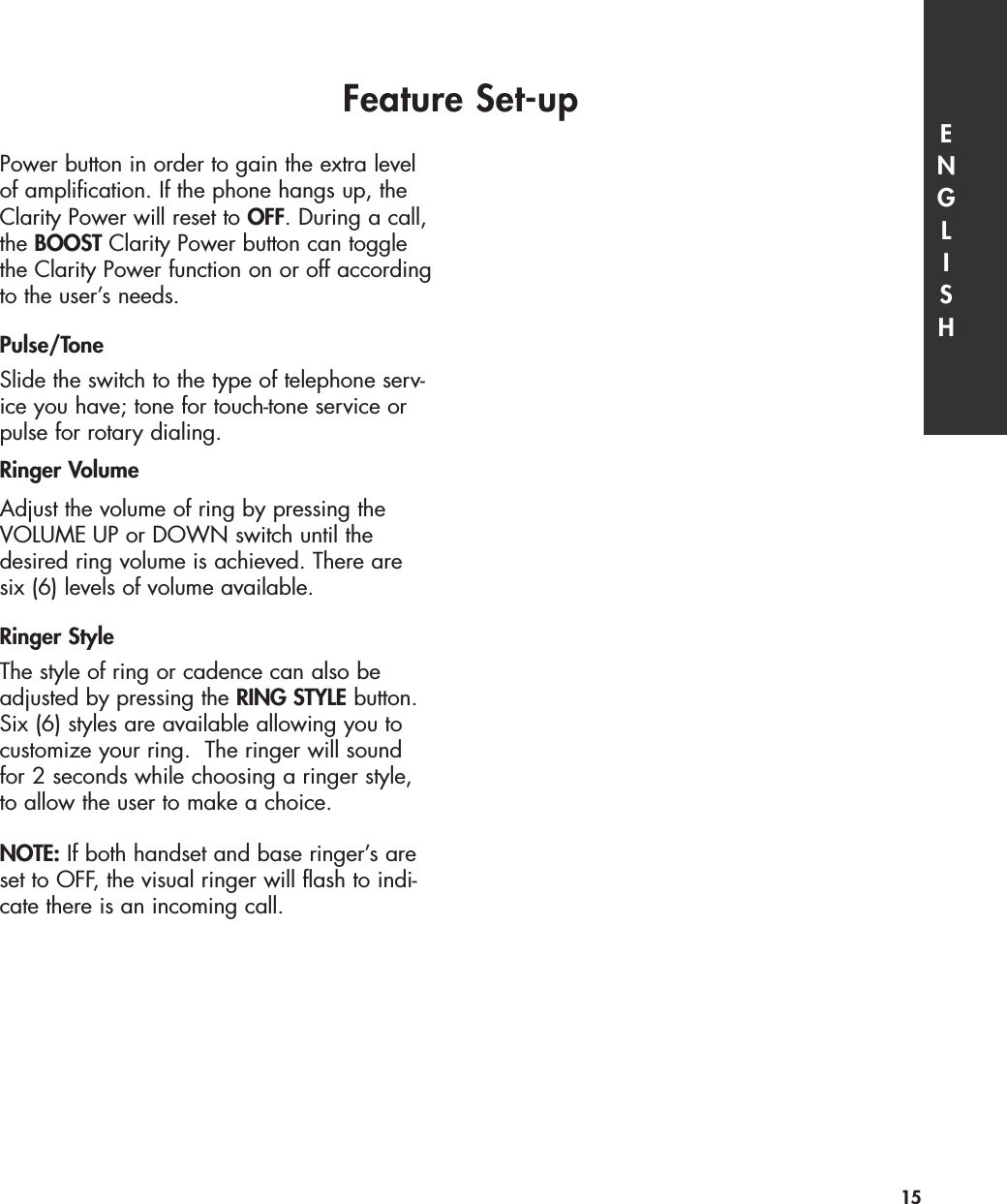 Power button in order to gain the extra levelof amplification. If the phone hangs up, theClarity Power will reset to OFF. During a call,the BOOST Clarity Power button can togglethe Clarity Power function on or off accordingto the user’s needs.Pulse/Tone Slide the switch to the type of telephone serv-ice you have; tone for touch-tone service orpulse for rotary dialing.Ringer VolumeAdjust the volume of ring by pressing theVOLUME UP or DOWN switch until thedesired ring volume is achieved. There aresix (6) levels of volume available.   Ringer StyleThe style of ring or cadence can also beadjusted by pressing the RING STYLE button.Six (6) styles are available allowing you tocustomize your ring.  The ringer will soundfor 2 seconds while choosing a ringer style,to allow the user to make a choice.NOTE: If both handset and base ringer’s areset to OFF, the visual ringer will flash to indi-cate there is an incoming call.Feature Set-up ENGLISH15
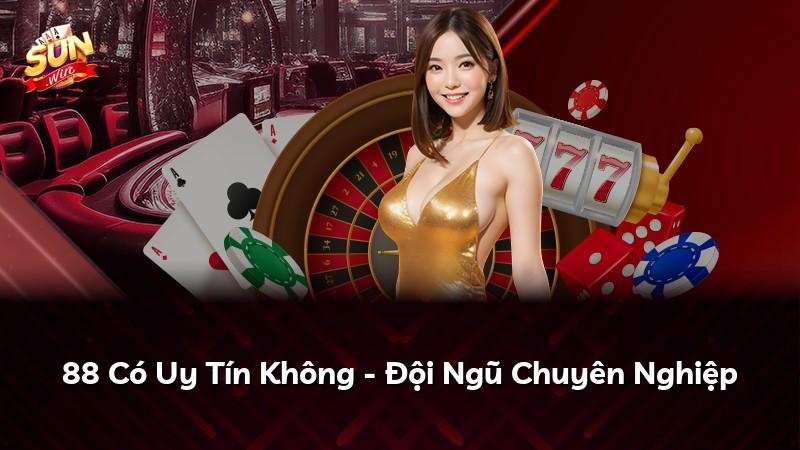 88 Có Uy Tín Không - Đội Ngũ Chuyên Nghiệp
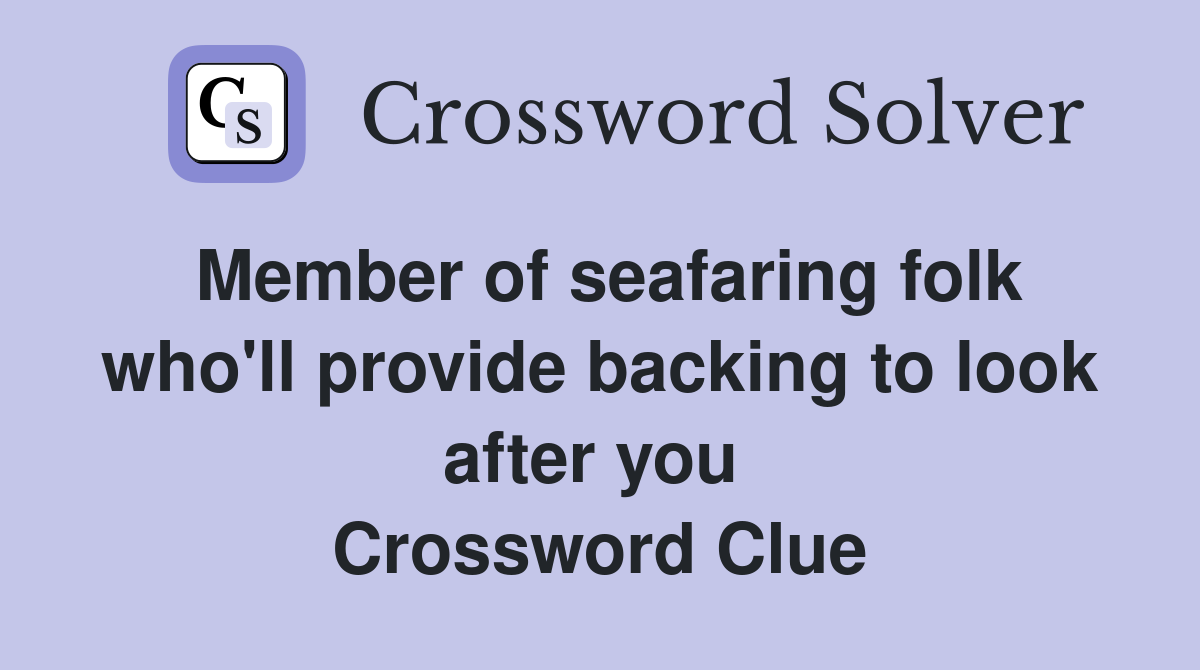 Member of seafaring folk who'll provide backing to look after you  Crossword Clue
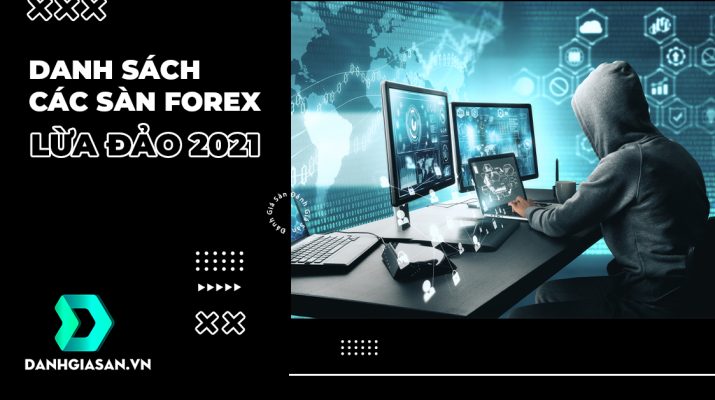 Danh Sách Các Sàn Forex Lừa Đảo 2021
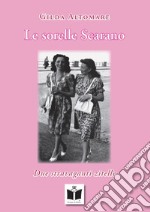 Le sorelle Scarano. Due stravaganti zitelle libro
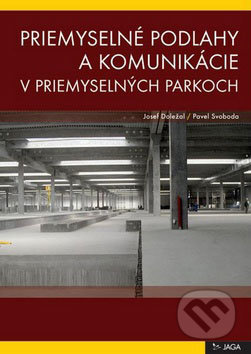 Priemyselné podlahy a komunikácie v priemyselných parkoch - kniha z kategorie Přírodní vědy a technika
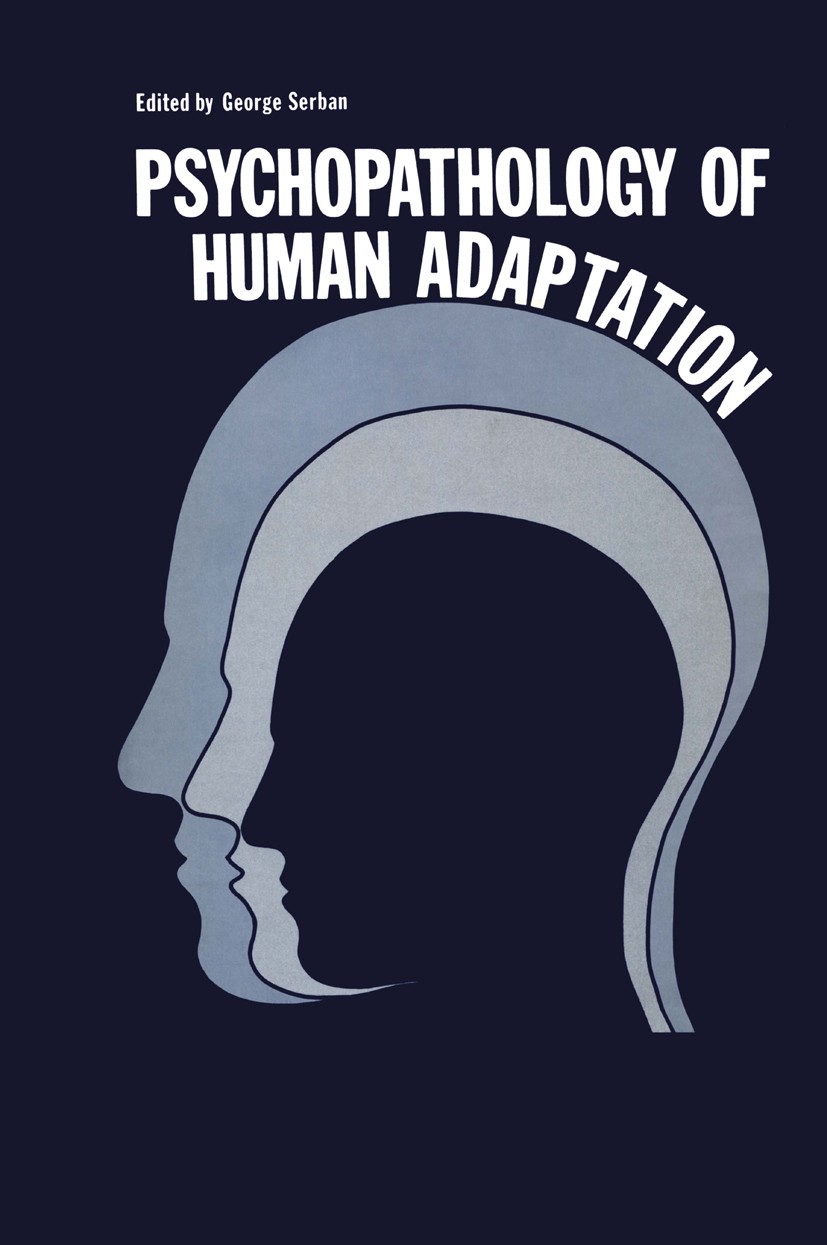 Titlebook: Psychopathology of Human Adaptation; George Serban Book 1976 Springer Science+Business Media New York 1976 Motivation.Syndrome.anxiety.att Titlebook: Psychopathology of Human Adaptation; George Serban Book 1976 Springer Science+Business Media New York 1976 Motivation.Syndrome.anxiety.att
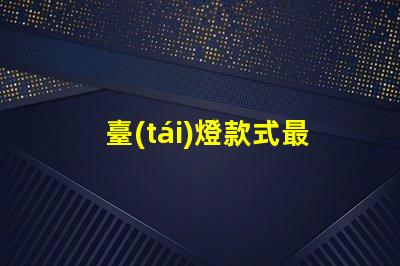 臺(tái)燈款式最新流行臺(tái)燈設(shè)計(jì)趨勢(shì)揭秘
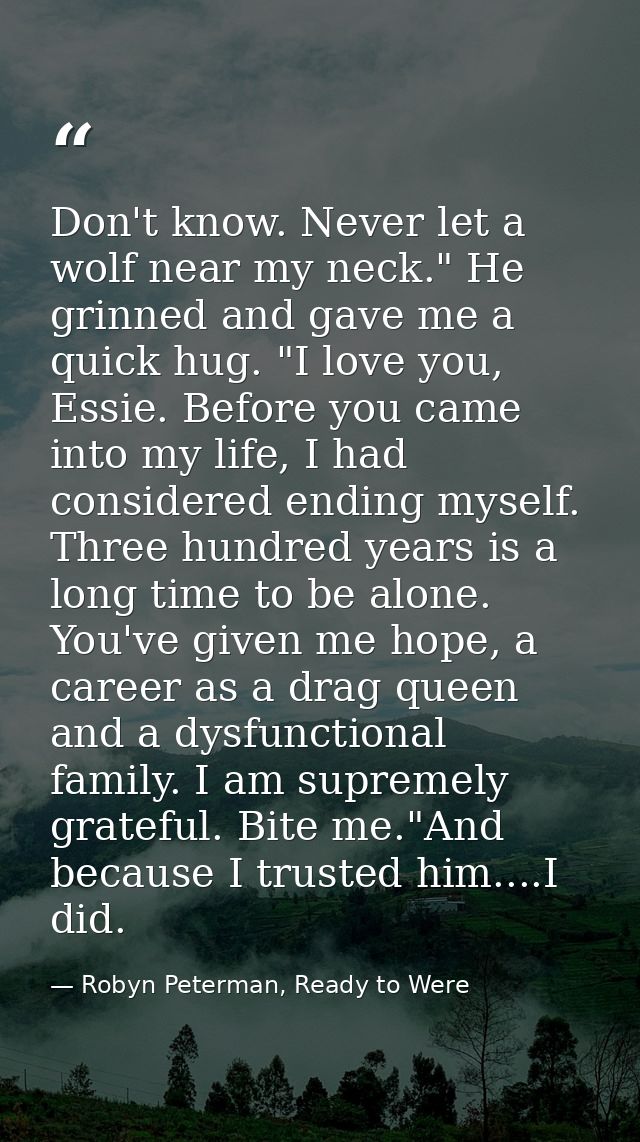 Don't know. Never let a wolf near my neck." He grinned and gave me a quick hug. "I love you, Essie. Before you came into — Robyn Peterman, Ready to Were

= = = =

Work request
Starting with the first line of the data, transcribe every line exactly through the one containing "Priemyselné podlahy a". No pictures go in.

Exercise response
 Power button in order to gain the extra levelof amplification. If the phone hangs up, theClarity Power will reset to OFF. During a call,the BOOST Clarity Power button can togglethe Clarity Power function on or off accordingto the user’s needs.Pulse/Tone Slide the switch to the type of telephone serv-ice you have; tone for touch-tone service orpulse for rotary dialing.Ringer VolumeAdjust the volume of ring by pressing theVOLUME UP or DOWN switch until thedesired ring volume is achieved. There aresix (6) levels of volume available.   Ringer StyleThe style of ring or cadence can also beadjusted by pressing the RING STYLE button.Six (6) styles are available allowing you tocustomize your ring.  The ringer will soundfor 2 seconds while choosing a ringer style,to allow the user to make a choice.NOTE: If both handset and base ringer’s areset to OFF, the visual ringer will flash to indi-cate there is an incoming call.Feature Set-up ENGLISH15
 88 Có Uy Tín Không - Đội Ngũ Chuyên Nghiệp
 Member of seafaring folk who'll provide backing to look after you  Crossword Clue
 Danh Sách Các Sàn Forex Lừa Đảo 2021
 Le sorelle Scarano. Due stravaganti zitelle libro
 Priemyselné podlahy a komunikácie v priemyselných parkoch - kniha z kategorie Přírodní vědy a technika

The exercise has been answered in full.